──────── 本文抜粋
一人で育てていくために、やはり仕事を優先しなければいけないことも多く、エヴァンはいつも家で独りぼっち。

そんなエヴァンを息子のように思い、家に招いてくれるコナーの両親。ゾーイとも相思相愛に。

全てが順調で、これまでになく幸せを感じるエヴァン。
コナーの家族が、まるで自分が手にしたかった理想の家族の姿だった。
その幸せを手放したくないと思った。

しかし、やはりエヴァンの嘘がばれる日が来てしまった。

幸せな疑似家族体験は終わりを告げる。

あぁ、やっぱり自分にブレーキをかけるべきだった。失敗する前にはじめから何もしなければ良かった。

そして、その時はじめてエヴァンは母に自分の本当の気持ちを伝える。

木から落ちたんじゃない。
自分で手を離したんだ。

自分の気付かない所で自死までしようとしていた息子の苦しみをはじめて理解し、エヴァンの母も自分の気持ちを伝える。

余裕がなくて、足りない部分もあることもわかっている。
でもあなたは大切な息子。
あなたを愛している。
あなたには私がいる。
あなたのそばに私はずっといるから。


とてもメッセージ性の強い歌詞で、歌唱の場面では大概涙が出てきました。

私自身、エヴァンに似ているところがあり、考え方については共感しまくりでした。

でももう一人、エヴァンと自分は似ていると言ってくる女の子がいるのですが、その子の方が近いかもしれません。
────────────────
──────── 提供項目
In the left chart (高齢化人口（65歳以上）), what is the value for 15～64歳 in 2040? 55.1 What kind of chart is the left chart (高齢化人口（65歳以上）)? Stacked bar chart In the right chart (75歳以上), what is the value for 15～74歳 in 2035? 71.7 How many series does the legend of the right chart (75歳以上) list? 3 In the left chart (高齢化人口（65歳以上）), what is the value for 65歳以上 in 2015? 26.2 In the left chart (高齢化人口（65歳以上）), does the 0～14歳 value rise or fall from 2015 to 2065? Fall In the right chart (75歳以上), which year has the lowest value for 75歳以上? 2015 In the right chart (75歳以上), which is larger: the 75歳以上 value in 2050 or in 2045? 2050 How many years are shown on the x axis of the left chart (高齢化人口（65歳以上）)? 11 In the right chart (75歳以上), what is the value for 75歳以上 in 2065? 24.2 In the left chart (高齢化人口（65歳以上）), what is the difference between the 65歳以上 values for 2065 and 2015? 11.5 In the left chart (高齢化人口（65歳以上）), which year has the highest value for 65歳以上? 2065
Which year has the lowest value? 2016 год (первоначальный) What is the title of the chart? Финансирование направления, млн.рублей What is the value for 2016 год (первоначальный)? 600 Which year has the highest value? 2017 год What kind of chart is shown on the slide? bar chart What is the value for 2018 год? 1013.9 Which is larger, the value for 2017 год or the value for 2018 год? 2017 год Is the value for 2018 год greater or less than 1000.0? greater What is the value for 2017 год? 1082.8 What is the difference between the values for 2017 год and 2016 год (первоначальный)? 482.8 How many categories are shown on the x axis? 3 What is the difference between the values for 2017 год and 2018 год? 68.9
────────────────
──────── 提供項目
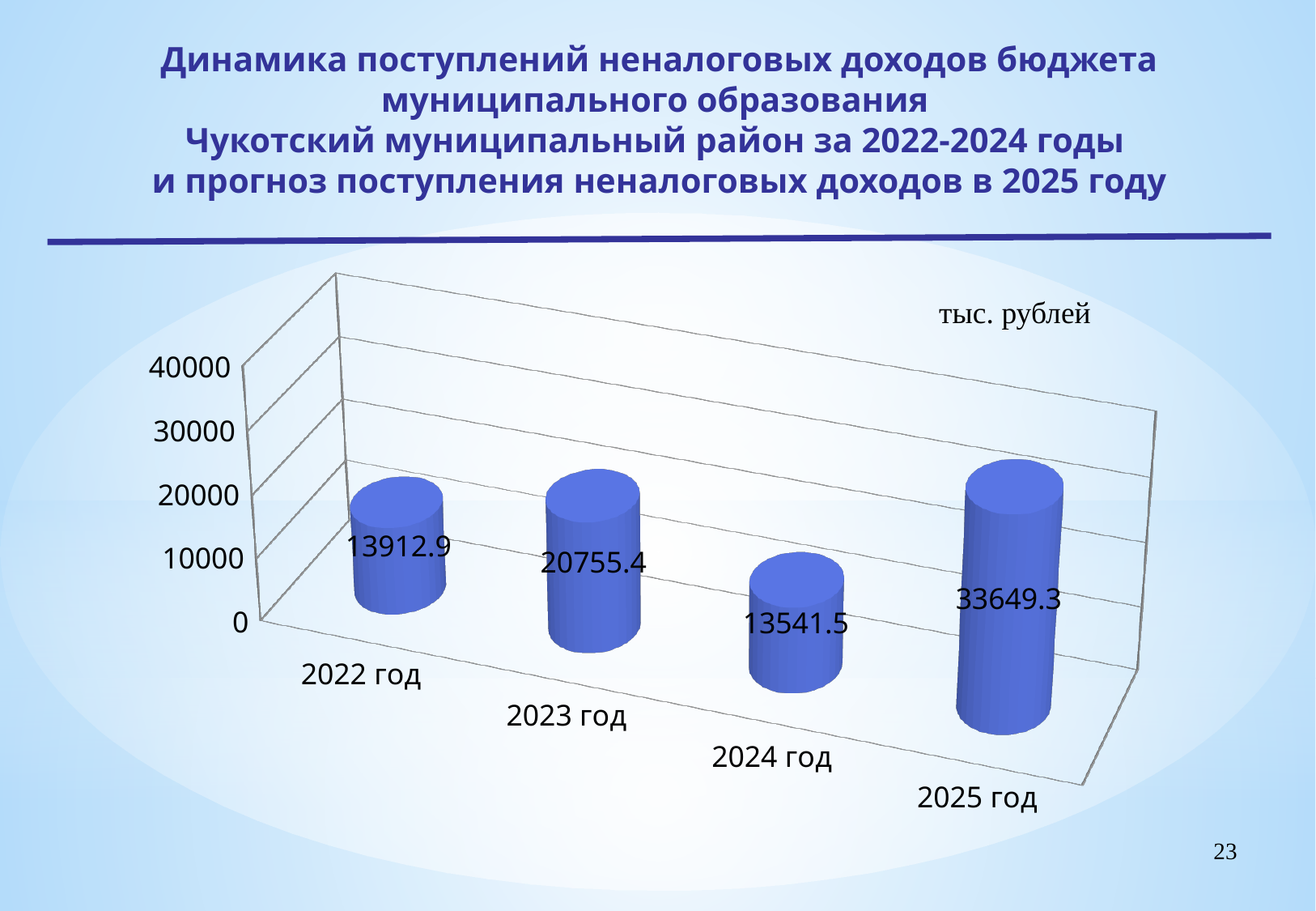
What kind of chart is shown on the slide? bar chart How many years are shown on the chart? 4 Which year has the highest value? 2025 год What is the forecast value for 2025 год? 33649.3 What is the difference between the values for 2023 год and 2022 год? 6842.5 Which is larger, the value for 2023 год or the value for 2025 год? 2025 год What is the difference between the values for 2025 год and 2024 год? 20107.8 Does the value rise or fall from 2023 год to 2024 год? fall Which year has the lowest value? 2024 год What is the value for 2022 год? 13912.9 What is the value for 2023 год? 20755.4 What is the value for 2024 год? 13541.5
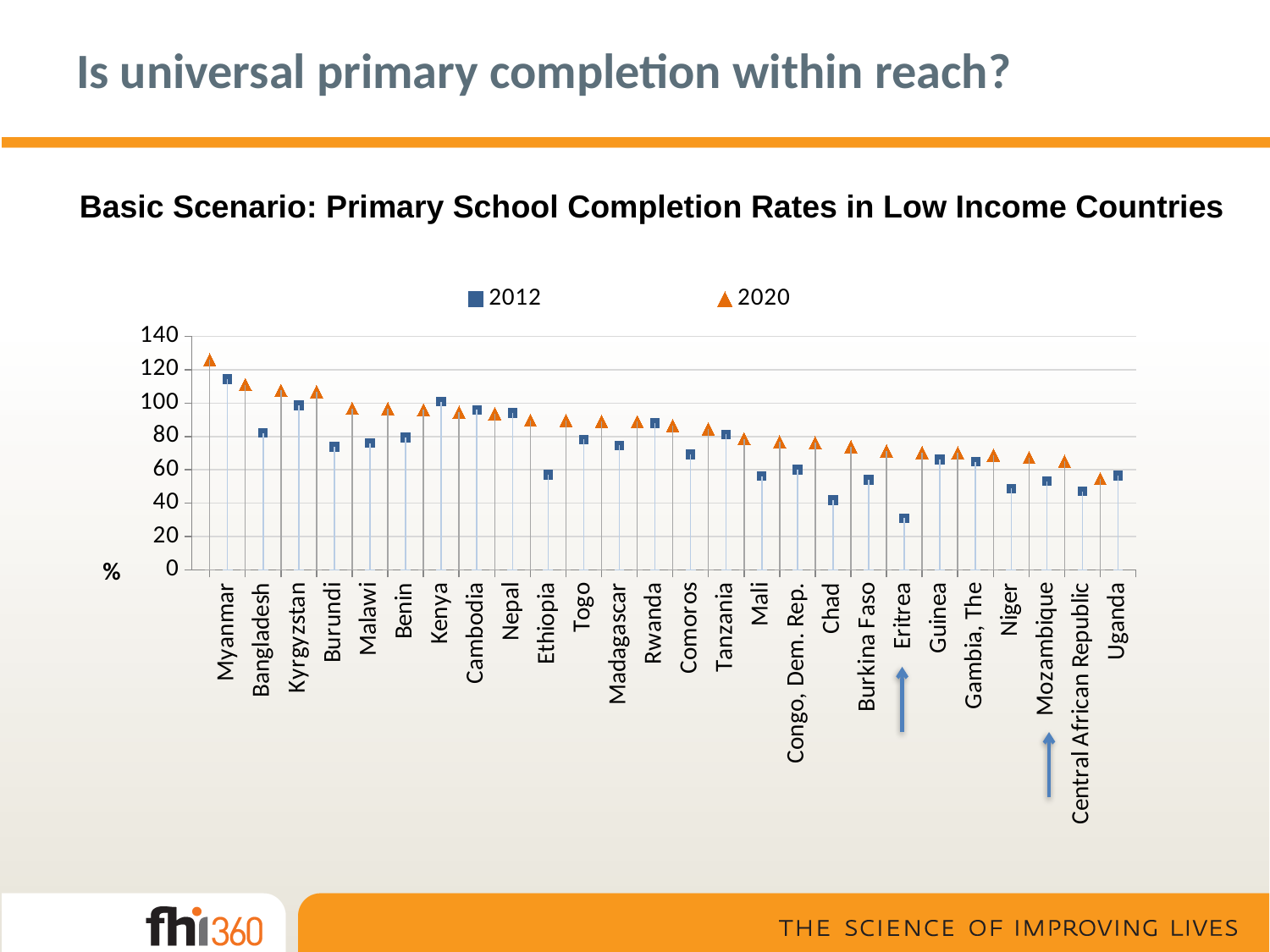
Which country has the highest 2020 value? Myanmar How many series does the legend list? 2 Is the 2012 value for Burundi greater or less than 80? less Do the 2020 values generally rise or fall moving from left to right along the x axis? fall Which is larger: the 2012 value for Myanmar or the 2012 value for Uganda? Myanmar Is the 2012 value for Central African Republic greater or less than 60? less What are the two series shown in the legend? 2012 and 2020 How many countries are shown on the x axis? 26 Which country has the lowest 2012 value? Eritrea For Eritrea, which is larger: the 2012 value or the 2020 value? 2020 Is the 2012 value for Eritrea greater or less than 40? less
────────────────
- **課題一覧**
(1) 本文抜粋では、コナーの両親はエヴァンのことをどのように思っていますか。
(2) 本文抜粋のうち、「でもあなたは大切な息子。」を含む箇所から書き始め、「子の方が近いかもしれません。」の後で終えてください。その際、「息子」を「子ども」に置き換えてください。
これらの項目は、本文抜粋とは別の出典から取ったものです。

- **課題の解答**
(1) 息子のように思っています。

(2)
でもあなたは大切な子ども。
あなたを愛している。
あなたには私がいる。
あなたのそばに私はずっといるから。


とてもメッセージ性の強い歌詞で、歌唱の場面では大概涙が出てきました。

私自身、エヴァンに似ているところがあり、考え方については共感しまくりでした。

でももう一人、エヴァンと自分は似ていると言ってくる女の子がいるのですが、その子の方が近いかもしれません。